Our Founders were very wise.
“The natural progress of things,” said Thomas Jefferson, “is for liberty to yield and government to gain ground.” That’s why they created a system of checks and balances to keep government under control and protect our freedom.
One important check is the citizen initiative. The initiative process which only 23 out of 50 states enjoy allows citizens to gather petitions to require a vote on a law or constitutional amendment. The initiative prevents legislators from monopolizing law-making power, giving the people ultimate authority. Without the initiative, many states would never have passed campaign reforms or tax cut measures.
Legislators in virtually every state refused to abide by the popular clamor for term limits. Today, 18 states have passed term limits laws, all but one with the initiative process. But some question whether the people can be trusted passing laws directly. If the people can be trusted to elect representatives, why can’t we be trusted to decide issues?
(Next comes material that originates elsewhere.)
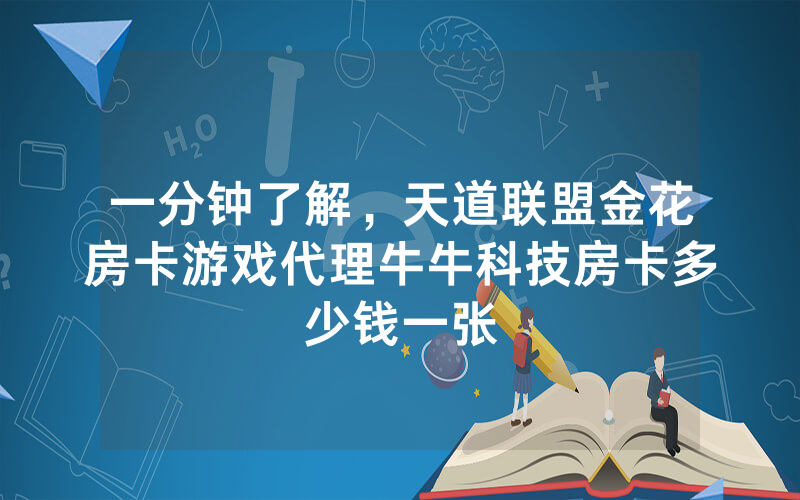 一分钟了解，天道联盟金花房卡游戏代理牛牛科技房卡多少钱一张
This country’s strength has always been the good sense and the common decency of the average American, not an elite in Washington or the state capitals making decisions for us. Our founders supported a representative form of government not to keep the people out of decision-making, but because we couldn’t all afford to abandon our jobs and travel to the capitol. The whole purpose was a government where ‘We the People’ rule. That’s why we cannot allow our legislators to hold a monopoly on passing laws.
The initiative process puts the people in charge, and that’s the American way.
This is Common Sense. I’m Paul Jacob.